Problem details >>
Rewrite the rows from the line containing "What is the estimated" through the end of the rows, inclusive, replacing "wooden chair leg" with "wooden stool leg" and leaving everything else unchanged.

Listed entries >>
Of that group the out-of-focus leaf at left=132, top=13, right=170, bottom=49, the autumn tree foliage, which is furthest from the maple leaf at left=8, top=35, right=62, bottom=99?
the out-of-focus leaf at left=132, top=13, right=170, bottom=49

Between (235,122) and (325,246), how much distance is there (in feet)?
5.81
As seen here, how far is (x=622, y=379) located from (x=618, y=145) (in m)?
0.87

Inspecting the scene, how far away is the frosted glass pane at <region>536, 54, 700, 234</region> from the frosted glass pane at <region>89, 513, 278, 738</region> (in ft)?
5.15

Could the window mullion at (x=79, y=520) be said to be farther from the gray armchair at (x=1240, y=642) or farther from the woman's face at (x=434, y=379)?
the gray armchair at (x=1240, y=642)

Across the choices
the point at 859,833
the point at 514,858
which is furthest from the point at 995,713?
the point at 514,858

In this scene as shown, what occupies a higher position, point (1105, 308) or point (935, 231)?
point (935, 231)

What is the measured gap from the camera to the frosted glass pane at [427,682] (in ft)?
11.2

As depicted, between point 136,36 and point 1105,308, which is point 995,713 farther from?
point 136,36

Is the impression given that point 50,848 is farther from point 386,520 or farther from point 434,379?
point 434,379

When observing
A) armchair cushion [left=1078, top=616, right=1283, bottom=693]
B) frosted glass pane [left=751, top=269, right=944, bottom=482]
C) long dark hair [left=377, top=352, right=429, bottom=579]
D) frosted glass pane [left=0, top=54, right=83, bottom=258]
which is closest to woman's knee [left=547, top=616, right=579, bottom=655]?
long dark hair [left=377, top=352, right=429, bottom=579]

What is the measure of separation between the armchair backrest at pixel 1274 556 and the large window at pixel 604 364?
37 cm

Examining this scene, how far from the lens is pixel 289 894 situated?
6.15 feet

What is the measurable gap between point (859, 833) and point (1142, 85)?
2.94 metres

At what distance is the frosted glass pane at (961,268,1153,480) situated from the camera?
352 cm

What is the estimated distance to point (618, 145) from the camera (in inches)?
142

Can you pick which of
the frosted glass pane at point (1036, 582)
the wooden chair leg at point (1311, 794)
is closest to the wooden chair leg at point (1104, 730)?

Answer below >>
What is the estimated distance to point (618, 145) from the camera (in inches)?
142

Can you pick which of
the frosted glass pane at point (1036, 582)
the wooden stool leg at point (1311, 794)
is closest to the wooden stool leg at point (1104, 730)?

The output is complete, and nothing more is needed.